Görev tanımı =>
Seramik fabrikasıyla ilgili metnin "Bu arada Holdingin" sözleriyle başlayıp "de vereyim istedim." sözlerine kadar, bu sözler de dahil, uzanan kısmını hiç değiştirmeden yeniden verin.

Okuma metni =>
···

Bu arada Holdingin dışarıdan tahsisli sermaye artırımı yöntemi ile Seramik fabrikasının bütün borçlarını sıfırlamaya ve sıfırdan masraf edip bütün holleri (üniteleri) faal hale getirerek fabrikayı para kazanır hale getirmeye hazır olduğunu söyleyen ve bu konuda elini taşın altına koyabilecek bazı yatırımcılar da buldu bizi. Aslında bu bir müjde işçiler ve hissedarlar açısından ve aslında böyle bir paylaşımın içinde bahsedip geçmek doğru da olmayabilir ama ileride dile getireceğiz nasıl olsa vakit var. Nasıl olsa genel kurul normal şartlar altında gelişir ise her şey Şubat ayında. Hazır üç yıl önce bu güne ait emekçi kardeşlerimiz ile yaşadığımız ve ölümsüzleştirdiğimiz bu anı denk gelmiş iken bilgi de vereyim istedim.

···

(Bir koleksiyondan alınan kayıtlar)
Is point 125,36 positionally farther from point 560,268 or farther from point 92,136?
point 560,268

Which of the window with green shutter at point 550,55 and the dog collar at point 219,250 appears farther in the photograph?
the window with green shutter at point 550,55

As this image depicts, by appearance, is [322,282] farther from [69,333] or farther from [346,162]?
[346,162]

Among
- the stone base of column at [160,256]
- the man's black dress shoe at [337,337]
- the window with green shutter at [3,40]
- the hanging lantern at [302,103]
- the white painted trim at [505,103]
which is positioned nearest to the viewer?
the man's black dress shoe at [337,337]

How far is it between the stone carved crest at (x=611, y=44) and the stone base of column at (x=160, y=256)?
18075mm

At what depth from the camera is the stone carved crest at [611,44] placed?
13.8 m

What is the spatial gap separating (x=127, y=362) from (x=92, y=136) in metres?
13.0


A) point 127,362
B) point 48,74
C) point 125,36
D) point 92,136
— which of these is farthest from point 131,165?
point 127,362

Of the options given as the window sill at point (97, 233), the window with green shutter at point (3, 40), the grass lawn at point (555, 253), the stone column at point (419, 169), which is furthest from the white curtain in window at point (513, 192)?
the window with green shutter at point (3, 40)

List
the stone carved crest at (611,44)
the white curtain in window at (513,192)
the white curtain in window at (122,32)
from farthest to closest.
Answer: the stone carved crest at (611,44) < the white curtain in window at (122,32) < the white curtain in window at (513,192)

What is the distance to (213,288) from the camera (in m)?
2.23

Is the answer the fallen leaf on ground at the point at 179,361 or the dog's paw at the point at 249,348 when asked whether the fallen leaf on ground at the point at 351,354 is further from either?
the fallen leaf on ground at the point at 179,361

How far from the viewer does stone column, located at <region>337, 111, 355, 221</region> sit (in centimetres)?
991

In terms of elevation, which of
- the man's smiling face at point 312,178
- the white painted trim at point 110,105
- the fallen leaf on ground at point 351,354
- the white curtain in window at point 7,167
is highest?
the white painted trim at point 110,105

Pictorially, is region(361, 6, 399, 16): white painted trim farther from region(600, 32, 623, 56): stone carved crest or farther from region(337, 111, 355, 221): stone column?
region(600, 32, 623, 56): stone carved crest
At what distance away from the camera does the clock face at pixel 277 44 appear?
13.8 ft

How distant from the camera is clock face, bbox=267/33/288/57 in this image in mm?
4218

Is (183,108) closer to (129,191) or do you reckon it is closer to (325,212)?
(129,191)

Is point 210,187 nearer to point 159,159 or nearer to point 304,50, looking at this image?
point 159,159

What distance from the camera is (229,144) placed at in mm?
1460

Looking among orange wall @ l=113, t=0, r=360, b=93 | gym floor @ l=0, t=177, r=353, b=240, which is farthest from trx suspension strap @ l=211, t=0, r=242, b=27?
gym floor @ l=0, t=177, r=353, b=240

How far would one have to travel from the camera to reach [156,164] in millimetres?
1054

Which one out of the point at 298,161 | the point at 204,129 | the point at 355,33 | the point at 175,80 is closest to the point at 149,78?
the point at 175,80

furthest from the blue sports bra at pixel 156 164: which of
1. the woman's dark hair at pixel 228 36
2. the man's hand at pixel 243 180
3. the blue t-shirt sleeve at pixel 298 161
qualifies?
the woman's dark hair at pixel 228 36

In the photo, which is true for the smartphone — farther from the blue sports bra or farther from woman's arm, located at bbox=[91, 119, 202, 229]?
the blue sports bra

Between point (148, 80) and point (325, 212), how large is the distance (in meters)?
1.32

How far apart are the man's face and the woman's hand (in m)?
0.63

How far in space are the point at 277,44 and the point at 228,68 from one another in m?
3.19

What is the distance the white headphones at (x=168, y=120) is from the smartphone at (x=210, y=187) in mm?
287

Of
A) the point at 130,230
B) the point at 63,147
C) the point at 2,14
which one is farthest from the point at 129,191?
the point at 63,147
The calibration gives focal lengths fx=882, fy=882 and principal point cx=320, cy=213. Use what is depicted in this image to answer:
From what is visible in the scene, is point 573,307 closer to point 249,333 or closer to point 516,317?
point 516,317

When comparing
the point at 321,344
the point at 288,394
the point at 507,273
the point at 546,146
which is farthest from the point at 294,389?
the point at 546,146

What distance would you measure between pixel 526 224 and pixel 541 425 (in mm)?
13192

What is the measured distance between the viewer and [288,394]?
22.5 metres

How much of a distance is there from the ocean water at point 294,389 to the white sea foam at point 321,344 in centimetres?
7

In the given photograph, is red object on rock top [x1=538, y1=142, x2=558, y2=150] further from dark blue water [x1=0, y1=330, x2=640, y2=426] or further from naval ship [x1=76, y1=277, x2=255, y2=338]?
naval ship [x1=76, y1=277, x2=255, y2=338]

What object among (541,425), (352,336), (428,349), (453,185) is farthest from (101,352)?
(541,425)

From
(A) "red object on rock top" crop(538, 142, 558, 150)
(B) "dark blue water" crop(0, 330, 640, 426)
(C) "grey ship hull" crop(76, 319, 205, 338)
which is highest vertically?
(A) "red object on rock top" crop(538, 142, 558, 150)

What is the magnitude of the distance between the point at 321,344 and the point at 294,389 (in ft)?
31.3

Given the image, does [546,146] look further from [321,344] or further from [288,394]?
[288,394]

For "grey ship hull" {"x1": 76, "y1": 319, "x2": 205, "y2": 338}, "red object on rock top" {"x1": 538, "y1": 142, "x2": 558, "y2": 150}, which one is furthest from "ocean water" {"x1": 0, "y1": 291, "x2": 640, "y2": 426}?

···

Tamamlanmış yanıt =>
Bu arada Holdingin dışarıdan tahsisli sermaye artırımı yöntemi ile Seramik fabrikasının bütün borçlarını sıfırlamaya ve sıfırdan masraf edip bütün holleri (üniteleri) faal hale getirerek fabrikayı para kazanır hale getirmeye hazır olduğunu söyleyen ve bu konuda elini taşın altına koyabilecek bazı yatırımcılar da buldu bizi. Aslında bu bir müjde işçiler ve hissedarlar açısından ve aslında böyle bir paylaşımın içinde bahsedip geçmek doğru da olmayabilir ama ileride dile getireceğiz nasıl olsa vakit var. Nasıl olsa genel kurul normal şartlar altında gelişir ise her şey Şubat ayında. Hazır üç yıl önce bu güne ait emekçi kardeşlerimiz ile yaşadığımız ve ölümsüzleştirdiğimiz bu anı denk gelmiş iken bilgi de vereyim istedim.